From the start, I had envisioned the Who’s Who database as a teaching tool, as well as a research project. I imagined students using the entries as a starting place for biographical papers, so I needed a student-friendly interface. I had experimented fitfully having students write or edit Wikipedia entries in my classes, so it seemed natural to put the Who’s Who data in a wiki. A regular wiki is searchable, but doesn’t really have database functions. To get those, I used the Mediawiki extension bundle Semantic Mediawiki. The semantic wiki allows you to define data fields and relationships, import data, search across data fields, and enable students or other users (if you wish) to edit the data through forms.

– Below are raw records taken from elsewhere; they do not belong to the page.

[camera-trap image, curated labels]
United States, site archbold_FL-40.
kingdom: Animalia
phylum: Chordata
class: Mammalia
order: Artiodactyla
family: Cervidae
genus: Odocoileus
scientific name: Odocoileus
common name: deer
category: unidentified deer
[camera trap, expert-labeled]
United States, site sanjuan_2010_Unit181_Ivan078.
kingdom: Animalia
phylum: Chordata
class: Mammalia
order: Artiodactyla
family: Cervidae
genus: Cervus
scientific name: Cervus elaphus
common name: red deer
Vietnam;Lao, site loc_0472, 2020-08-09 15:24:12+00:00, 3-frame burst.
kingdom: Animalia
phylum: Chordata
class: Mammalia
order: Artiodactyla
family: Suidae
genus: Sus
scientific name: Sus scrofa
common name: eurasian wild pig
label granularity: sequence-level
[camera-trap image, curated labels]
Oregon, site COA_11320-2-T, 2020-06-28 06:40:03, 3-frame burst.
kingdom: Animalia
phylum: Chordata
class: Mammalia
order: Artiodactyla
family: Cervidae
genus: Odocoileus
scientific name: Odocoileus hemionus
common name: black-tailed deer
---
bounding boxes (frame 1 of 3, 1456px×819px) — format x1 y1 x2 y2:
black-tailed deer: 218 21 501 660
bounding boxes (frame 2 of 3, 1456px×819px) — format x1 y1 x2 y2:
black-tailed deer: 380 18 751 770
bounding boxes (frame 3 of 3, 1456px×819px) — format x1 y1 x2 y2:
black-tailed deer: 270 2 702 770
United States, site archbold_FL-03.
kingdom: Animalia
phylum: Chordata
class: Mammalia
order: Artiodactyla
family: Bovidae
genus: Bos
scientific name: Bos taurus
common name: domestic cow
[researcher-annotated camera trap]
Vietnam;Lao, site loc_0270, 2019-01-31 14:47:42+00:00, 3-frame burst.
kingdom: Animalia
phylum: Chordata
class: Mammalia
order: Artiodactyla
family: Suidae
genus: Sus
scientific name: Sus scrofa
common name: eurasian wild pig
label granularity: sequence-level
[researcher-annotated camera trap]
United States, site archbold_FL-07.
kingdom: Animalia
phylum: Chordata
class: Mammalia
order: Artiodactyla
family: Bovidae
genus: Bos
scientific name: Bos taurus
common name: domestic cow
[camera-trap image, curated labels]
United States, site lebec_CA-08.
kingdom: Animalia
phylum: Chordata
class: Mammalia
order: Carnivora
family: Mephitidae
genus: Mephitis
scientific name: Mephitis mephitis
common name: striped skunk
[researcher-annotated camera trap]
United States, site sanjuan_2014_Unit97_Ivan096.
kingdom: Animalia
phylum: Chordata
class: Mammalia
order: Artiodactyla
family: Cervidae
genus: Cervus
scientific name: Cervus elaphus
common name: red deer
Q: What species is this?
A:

birthplacesworkaddressI also loaded the data into a Google Fusion Table, which allows you to quickly make maps from any geographic data (e.g., birthplaces). Fusion Tables is easy, but limited in terms of customizing. My students used the filtering and mapping functions to produce in-class reports on the demographics of various organizations represented in the directory. Semantic Mediawiki is much more flexible. But for the non-expert it was one of those “learning experiences.” Many late nights, crashes, and frustrations before ultimate success. In the future I hope to use it in my labor history classes to train students how to use a wiki before I set them off on the actual Wikipedia.

What remains to be done is the “Other” field–education, organizations, publications–lots of good stuff. I’m currently working with folks at the Center for Digital Humanities, and hope to have that done by late winter. In the meanwhile, I’m doing some analysis of subsets of the Who’s Who, particularly the organizational networks. And that presents me with my next “learning experience,” Gephi.